EXERCICE PROPOSÉ A
D'après l'extrait sur les secrétaires de mairie, dans quelle catégorie l'article premier permet-il aux agents de catégorie C d'être nommés ?
EXERCICE PROPOSÉ B
Mettez à jour le passage de l'extrait sur les secrétaires de mairie compris entre « L’article 2 s’intéresse, quant » et « des compétences spécifiques. », inclus, en y remplaçant « vivier » par « réservoir ».
EXERCICE PROPOSÉ C
Poursuivez l'extrait sur les secrétaires de mairie à partir de sa dernière phrase.

EXTRAIT DU DOCUMENT
• • • • • • •
À cet égard, l’article premier permet de créer une voie de promotion interne dérogatoire, en dehors des quotas, pour des agents de catégorie C qui exercent la fonction de secrétaire de mairie, afin de leur permettre, par le biais d’un processus de reconnaissance des acquis de l’expérience simplifié, d’être nommés en catégorie B. Il s’agit ici d’une forme de plan de requalification qui s’adresse aux secrétaires de mairie actuellement en fonction.

L’article 2 s’intéresse, quant à lui, aux futurs secrétaires de mairie, en prévoyant une formation qualifiante initiale, de façon à permettre à un agent de catégorie C - quel que soit son cadre d’emploi ou sa filière, ce qui permettra d’élargir le vivier - faisant fonction de secrétaire de mairie ou occupant d’autres fonctions mais souhaitant accéder à celles-ci, d’exercer ces fonctions et à ce titre d’être promu en catégorie B en ayant validé des compétences spécifiques.
• • • • • • •
Entrées de données extraites:
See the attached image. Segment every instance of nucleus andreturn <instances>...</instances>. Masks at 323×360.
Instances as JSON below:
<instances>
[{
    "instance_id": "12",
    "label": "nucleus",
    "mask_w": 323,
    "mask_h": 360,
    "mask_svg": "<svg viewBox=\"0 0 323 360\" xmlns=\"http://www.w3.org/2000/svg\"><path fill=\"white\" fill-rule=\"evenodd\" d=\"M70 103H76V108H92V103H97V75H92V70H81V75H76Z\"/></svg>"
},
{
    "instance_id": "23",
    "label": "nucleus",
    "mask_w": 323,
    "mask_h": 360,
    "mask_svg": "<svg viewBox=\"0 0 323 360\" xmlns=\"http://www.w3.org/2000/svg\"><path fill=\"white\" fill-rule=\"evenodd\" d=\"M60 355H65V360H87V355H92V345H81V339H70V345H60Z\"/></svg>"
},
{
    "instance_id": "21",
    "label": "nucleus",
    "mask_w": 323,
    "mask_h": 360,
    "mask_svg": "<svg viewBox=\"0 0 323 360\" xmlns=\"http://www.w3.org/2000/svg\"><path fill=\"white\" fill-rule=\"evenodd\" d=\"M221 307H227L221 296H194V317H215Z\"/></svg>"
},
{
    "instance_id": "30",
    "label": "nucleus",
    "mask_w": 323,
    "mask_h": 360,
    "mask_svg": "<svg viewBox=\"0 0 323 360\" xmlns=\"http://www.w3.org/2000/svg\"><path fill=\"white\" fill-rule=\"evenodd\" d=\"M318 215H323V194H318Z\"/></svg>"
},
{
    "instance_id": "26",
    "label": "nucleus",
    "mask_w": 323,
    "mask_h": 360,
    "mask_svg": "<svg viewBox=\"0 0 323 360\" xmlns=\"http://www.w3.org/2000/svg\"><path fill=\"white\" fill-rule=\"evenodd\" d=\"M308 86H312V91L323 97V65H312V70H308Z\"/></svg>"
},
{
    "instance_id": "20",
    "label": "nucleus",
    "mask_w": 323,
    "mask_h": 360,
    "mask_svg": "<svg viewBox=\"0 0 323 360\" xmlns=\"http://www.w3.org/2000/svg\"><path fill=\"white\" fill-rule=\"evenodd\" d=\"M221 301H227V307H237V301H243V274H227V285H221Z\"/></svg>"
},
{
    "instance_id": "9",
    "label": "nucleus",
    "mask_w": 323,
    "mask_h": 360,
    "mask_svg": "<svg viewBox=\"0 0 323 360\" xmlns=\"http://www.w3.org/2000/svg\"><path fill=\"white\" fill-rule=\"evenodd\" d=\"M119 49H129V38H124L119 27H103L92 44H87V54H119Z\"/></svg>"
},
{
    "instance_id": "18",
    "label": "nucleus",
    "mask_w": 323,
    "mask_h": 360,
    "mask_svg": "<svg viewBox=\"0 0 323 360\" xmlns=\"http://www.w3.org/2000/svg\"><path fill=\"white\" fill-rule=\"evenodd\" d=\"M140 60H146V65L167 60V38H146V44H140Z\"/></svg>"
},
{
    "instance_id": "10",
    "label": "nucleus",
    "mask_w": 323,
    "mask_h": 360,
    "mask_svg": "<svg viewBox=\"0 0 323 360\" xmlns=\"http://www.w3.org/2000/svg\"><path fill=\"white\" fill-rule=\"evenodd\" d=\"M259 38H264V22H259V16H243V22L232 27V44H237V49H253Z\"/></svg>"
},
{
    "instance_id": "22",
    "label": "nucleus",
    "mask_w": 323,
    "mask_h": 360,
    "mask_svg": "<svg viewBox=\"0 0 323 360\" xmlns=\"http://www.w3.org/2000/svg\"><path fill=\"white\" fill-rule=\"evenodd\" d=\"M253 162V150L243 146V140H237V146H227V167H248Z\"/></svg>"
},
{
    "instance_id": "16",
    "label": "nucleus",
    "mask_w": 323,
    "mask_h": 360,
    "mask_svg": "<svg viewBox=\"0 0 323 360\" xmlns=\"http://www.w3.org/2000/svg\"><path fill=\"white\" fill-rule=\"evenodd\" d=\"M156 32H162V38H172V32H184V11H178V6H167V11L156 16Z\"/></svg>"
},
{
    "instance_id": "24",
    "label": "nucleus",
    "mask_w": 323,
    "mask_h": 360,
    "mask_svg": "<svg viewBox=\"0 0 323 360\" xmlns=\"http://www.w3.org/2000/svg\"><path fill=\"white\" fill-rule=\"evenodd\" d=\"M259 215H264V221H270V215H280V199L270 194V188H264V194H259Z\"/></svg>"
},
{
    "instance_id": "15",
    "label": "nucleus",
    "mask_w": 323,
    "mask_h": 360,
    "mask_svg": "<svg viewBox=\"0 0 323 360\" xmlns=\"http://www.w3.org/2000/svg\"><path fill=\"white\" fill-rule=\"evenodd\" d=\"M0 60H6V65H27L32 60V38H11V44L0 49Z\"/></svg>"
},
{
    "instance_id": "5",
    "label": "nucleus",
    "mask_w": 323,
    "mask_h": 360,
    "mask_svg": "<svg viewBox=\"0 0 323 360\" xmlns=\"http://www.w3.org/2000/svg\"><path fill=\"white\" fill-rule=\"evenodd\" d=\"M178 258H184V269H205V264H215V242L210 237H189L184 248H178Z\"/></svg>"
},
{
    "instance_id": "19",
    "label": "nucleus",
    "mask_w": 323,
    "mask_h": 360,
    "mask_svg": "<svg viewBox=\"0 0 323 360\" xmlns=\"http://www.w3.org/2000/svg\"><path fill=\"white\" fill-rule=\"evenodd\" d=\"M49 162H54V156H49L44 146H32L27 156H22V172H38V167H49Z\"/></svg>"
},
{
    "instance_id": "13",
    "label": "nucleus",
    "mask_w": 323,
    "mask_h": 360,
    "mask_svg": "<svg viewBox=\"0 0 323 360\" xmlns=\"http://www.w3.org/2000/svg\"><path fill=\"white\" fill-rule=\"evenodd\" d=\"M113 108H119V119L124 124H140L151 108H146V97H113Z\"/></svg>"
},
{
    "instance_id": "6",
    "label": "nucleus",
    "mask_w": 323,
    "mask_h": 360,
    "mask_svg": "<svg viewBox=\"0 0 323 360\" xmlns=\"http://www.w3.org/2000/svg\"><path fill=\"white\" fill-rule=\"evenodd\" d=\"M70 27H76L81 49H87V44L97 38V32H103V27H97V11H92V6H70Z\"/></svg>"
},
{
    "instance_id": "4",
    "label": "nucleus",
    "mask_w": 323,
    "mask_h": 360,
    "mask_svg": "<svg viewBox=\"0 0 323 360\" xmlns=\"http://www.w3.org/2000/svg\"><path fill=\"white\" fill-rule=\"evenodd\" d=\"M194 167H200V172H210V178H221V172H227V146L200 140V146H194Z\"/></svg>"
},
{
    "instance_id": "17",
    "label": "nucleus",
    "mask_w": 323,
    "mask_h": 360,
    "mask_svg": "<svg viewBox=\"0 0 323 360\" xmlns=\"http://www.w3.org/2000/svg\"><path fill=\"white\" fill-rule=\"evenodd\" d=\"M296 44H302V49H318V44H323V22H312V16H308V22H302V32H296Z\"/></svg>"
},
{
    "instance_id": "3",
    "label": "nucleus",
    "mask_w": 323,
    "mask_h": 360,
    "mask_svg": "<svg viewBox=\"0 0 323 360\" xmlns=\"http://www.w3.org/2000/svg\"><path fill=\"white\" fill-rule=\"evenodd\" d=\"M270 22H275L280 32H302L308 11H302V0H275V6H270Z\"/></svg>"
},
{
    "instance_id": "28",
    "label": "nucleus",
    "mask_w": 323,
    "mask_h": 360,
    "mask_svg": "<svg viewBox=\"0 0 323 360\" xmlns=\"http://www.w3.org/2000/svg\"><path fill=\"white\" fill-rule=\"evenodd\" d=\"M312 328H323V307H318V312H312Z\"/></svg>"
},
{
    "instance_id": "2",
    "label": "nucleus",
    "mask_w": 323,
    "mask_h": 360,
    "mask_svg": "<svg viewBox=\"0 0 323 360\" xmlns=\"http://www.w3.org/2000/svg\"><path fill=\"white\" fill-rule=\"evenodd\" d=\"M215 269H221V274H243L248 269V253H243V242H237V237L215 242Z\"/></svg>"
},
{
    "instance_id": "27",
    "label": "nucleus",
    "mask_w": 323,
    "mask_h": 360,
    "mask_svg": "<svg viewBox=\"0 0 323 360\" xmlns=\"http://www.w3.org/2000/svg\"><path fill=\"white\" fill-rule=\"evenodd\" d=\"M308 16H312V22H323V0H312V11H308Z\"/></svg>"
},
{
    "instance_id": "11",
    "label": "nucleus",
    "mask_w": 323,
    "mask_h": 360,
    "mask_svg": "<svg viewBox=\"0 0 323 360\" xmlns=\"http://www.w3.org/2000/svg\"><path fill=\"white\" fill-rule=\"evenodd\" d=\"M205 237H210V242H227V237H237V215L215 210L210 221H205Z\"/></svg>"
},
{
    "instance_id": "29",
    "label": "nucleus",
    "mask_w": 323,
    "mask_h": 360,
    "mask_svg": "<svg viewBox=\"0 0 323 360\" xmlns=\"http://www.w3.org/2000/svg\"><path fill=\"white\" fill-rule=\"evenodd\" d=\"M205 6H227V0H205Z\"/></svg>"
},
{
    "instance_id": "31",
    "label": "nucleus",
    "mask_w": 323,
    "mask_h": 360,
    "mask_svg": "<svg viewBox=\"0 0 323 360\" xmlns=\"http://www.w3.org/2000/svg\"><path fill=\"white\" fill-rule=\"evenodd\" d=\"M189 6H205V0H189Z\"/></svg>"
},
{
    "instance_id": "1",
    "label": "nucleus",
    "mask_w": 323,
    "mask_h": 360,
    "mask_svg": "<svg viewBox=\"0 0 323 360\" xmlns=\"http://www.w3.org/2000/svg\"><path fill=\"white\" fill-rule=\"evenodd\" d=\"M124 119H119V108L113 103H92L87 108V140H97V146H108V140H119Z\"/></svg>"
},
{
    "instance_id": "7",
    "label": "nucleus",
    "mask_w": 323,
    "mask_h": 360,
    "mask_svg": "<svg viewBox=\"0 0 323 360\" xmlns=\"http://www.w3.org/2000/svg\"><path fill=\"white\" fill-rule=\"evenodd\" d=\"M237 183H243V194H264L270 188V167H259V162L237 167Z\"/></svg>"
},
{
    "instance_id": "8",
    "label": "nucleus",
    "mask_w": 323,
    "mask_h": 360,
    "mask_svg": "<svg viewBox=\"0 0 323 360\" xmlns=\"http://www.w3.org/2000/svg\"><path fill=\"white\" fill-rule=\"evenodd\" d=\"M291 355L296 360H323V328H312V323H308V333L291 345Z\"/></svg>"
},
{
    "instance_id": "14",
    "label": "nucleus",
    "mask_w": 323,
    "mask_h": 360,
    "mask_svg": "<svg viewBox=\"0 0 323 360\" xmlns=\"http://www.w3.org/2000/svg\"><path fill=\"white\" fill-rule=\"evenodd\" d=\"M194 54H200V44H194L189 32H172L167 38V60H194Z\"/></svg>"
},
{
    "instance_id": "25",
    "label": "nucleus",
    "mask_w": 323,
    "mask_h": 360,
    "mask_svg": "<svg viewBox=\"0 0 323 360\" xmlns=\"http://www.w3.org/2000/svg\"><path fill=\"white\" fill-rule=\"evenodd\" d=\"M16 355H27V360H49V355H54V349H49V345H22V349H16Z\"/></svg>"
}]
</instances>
• • • • • • •
RÉPONSE ATTENDUE A
En catégorie B.

RÉPONSE ATTENDUE B
L’article 2 s’intéresse, quant à lui, aux futurs secrétaires de mairie, en prévoyant une formation qualifiante initiale, de façon à permettre à un agent de catégorie C - quel que soit son cadre d’emploi ou sa filière, ce qui permettra d’élargir le réservoir - faisant fonction de secrétaire de mairie ou occupant d’autres fonctions mais souhaitant accéder à celles-ci, d’exercer ces fonctions et à ce titre d’être promu en catégorie B en ayant validé des compétences spécifiques.

RÉPONSE ATTENDUE C
Enfin, l’article 3 reconnaît la spécificité du métier de secrétaire de mairie en offrant aux agents qui l’exercent le bénéfice d’avancements de carrière accéléré, au profit de la poursuite de leur parcours professionnel au sein de la commune qui les emploie ou dans d’autres collectivités, par exemple sur des postes de directeur général des services (DGS) dans des communes de plus de 2000 habitants.  Cette proposition de loi se veut une première réponse à la problèmatique des secrétaires de mairie, qui devra être complétée à la fois par des actes réglementaires, mais aussi par des échanges de bonnes pratiques en matière de partage des fonctions entre différentes communes, d’utilisation de logiciels, d’accès et de contenu de la formation continue, de remplacement en cas d’absence, de recours au régime indemnitaire tenant compte des fonctions, des sujétions, de l’expertise et de l’engagement professionnel (RIFSEEP), etc..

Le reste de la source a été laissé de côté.